Park H J, Niedzielski A S, Wenthold R J
Laboratory of Neurochemistry, NIDCD, NIH, Bethesda, MD 20892, USA.
Hear Res. 1997 Oct;112(1-2):95-105. doi: 10.1016/s0378-5955(97)00111-1.
Acetylcholine is a major neurotransmitter of the cochlear efferent system. Based on its high level of expression in hair cells, the recently cloned nicotinic receptor subunit, alpha9 [Elgoyhen et al., Cell 79 (1994) 705-715], is likely to be the postsynaptic receptor for acetylcholine in hair cells either as a homomeric complex or with other subunits yet to be identified. To further study this receptor, we cloned and sequenced alpha9 cDNA from the guinea pig organ of Corti library [Wilcox and Fex, Hear. Res. 62 (1992) 124-126]. The sequence of the guinea pig alpha9 cDNA is similar to that of the rat, with identities of 85% and 89% at the nucleotide and amino acid levels, respectively. Most differences are in the cytoplasmic loop domain between the transmembrane segments 3 and 4. We also observed minor differences in the putative ligand binding regions. Pharmacological differences between acetylcholine receptors on outer hair cells of rat and guinea pig have been reported, and the minor structural changes we observe could account for these differences. Reverse transcription-polymerase chain reaction analysis showed a high expression of alpha9 in the organ of Corti while expression was low or not detected in the spiral ganglion. In situ hybridization histochemistry showed expression of alpha9 mRNA in both inner and outer hair cells, with much higher expression in outer hair cells than in inner hair cells. In the inner hair cell, silver grains were more abundant over the basal part of the cell than over the apical part. Immunocytochemistry showed a pattern of distribution of the alpha9 protein similar to that seen for mRNA with in situ hybridization. Immunolabeling was most intense at the bases of both inner and outer hair cells. To determine the effect of hair cell loss on alpha9 expression, hair cells were destroyed by either systemic or local application of kanamycin. This treatment led to a down regulation of alpha9 in hair cells; this down regulation appeared to precede hair cell degeneration. In the spiral ganglion, a transient up regulation of alpha9, as determined by RT-PCR, was seen 4-6 weeks after kanamycin treatment.
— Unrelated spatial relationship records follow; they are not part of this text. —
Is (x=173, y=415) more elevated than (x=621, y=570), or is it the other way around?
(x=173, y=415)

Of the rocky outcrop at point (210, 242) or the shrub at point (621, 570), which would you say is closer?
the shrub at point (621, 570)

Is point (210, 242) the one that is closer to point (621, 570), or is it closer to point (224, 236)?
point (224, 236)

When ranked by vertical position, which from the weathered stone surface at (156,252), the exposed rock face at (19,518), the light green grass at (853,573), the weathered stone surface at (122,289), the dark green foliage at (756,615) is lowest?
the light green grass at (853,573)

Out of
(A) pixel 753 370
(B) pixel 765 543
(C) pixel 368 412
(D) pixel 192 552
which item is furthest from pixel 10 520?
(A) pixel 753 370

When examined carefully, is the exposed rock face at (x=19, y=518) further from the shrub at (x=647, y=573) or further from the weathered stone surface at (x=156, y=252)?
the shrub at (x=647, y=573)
乙酰胆碱是耳蜗传出系统的一种主要神经递质。基于其在毛细胞中的高表达水平,最近克隆的烟碱样受体亚基α9[埃尔戈伊亨等人,《细胞》79(1994)705 - 715],很可能是毛细胞中乙酰胆碱的突触后受体,要么作为同聚体复合物,要么与其他有待鉴定的亚基结合。为了进一步研究该受体,我们从豚鼠柯蒂氏器文库[威尔科克斯和费克斯,《听觉研究》62(1992)124 - 126]中克隆并测序了α9 cDNA。豚鼠α9 cDNA的序列与大鼠的相似,在核苷酸和氨基酸水平上的同源性分别为85%和89%。大多数差异存在于跨膜区段3和4之间的胞质环结构域。我们还在假定的配体结合区域观察到微小差异。已有报道大鼠和豚鼠外毛细胞上乙酰胆碱受体的药理学差异,我们观察到的微小结构变化可能解释了这些差异。逆转录 - 聚合酶链反应分析显示α9在柯蒂氏器中高表达,而在螺旋神经节中表达低或未检测到。原位杂交组织化学显示α9 mRNA在内毛细胞和外毛细胞中均有表达,在外毛细胞中的表达远高于内毛细胞。在内毛细胞中,银颗粒在细胞基部比在顶部更丰富。免疫细胞化学显示α9蛋白的分布模式与原位杂交检测到的mRNA分布模式相似。免疫标记在内毛细胞和外毛细胞的基部最为强烈。为了确定毛细胞损失对α9表达的影响,通过全身或局部应用卡那霉素破坏毛细胞。这种处理导致毛细胞中α9的下调;这种下调似乎先于毛细胞变性。在螺旋神经节中,卡那霉素处理4 - 6周后,通过逆转录 - 聚合酶链反应测定,可见α9短暂上调。